There were 162 non-merge commits from 20 authors in that period. Some notable commits:

The sylla sstable tool now supports the scrub operation, enabling offline (and off-node) scrubbing of sstables.

Recently, schema changes to data in the row cache changed the upgrade granularity from partition to row, to prevent stalls when large partitions are cached. One place could use an outdated schema, which could cause a crash. This is now fixed.

The S3 storage back-end now limits the number of open connections, in order to avoid S3 dropping connections on overload.

An edge case where querying a datacenter that has replication factor equal to zero could lead to a crash has been fixed.

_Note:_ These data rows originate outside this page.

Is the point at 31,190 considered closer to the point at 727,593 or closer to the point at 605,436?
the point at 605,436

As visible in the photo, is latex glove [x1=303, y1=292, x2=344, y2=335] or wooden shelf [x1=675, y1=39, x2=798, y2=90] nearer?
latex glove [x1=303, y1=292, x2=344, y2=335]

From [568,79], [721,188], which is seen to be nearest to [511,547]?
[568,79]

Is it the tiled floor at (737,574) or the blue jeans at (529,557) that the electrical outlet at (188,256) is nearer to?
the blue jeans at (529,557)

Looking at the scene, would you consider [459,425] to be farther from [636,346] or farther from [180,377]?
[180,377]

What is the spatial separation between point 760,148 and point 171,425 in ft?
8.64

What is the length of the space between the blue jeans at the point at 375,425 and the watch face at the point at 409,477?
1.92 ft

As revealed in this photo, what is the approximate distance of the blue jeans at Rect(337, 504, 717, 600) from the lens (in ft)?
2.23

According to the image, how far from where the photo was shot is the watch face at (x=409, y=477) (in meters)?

The documentation URL has been changed to

When performing the last-write-wins rule comparison, if the timestamp of the two versions being compared was equal, ScyllaDB first compared the cell value and then the expiration time (TTL). This is compatible with earlier versions of Cassandra. However, this could cause a NULL value to appear if the cell was overwritten with the same timestamp but a different TTL. The algorithm was changed to compare the cell value last, and check all the other metadata first, resulting in fewer surprising results. It is also compatible with current Cassandra versions.

Bugs preventing a node from starting when using the new raft-based topology mechanism have been fixed.

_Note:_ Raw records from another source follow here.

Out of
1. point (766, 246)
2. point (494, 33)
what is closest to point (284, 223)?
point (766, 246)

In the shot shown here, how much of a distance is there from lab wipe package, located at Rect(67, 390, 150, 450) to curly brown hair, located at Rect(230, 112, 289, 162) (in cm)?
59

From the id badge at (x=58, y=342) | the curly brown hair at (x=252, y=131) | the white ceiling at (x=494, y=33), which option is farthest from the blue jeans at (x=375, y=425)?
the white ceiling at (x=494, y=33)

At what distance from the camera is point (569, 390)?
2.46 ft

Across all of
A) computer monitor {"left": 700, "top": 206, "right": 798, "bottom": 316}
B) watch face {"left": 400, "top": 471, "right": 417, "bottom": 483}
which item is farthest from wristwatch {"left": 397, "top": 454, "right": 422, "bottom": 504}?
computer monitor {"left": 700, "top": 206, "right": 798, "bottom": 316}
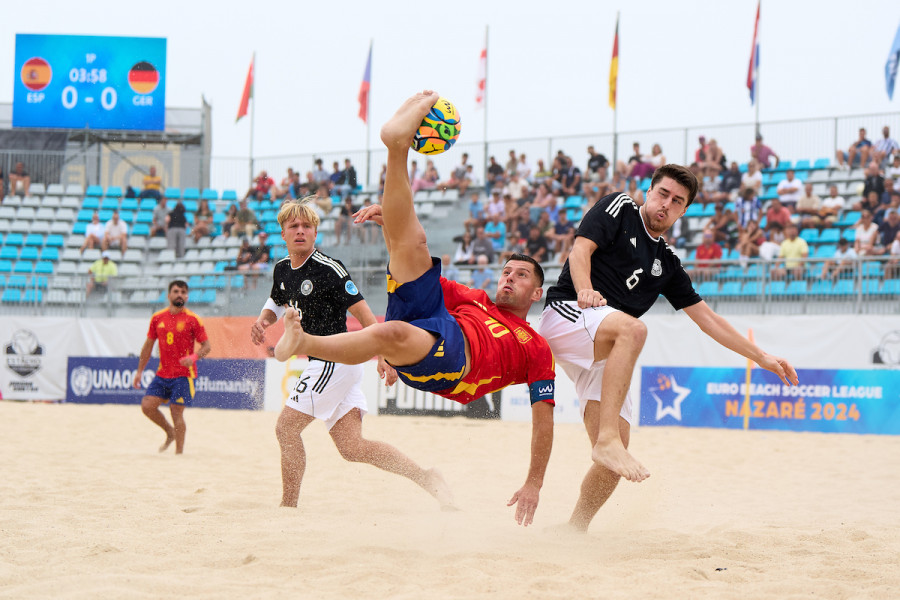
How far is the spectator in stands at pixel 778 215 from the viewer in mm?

Tablets are a new, experimental replication model in ScyllaDB, contrasting with vnodes. Tablets are now restricted to a single shard, unlike vnodes which span all shards on a node. This simplifies how tablets are stored in sstables and how tablets can be migrated to other nodes.

SSTable compression can be configured with a chunk size, with larger chunks trading less efficient I/O and higher latency for higher compression ratios. The chunk size is now capped at 128 kB, to avoid running out of memory.

When a node is decommissioned or forcibly removed, Raft will now ban it from communicating with the cluster, to avoid a the removed node from affecting the cluster.

ScyllaDB can automatically parallelize certain aggregation queries. The mechanism however had a bug when aggregating columns that had case-sensitive names. This is now fixed.

A crash when DESCRIBE FUNCTION or DESCRIBE AGGREGATE were used on the wrong function type was fixed.

See you in the next issue of last week in scylladb.git master!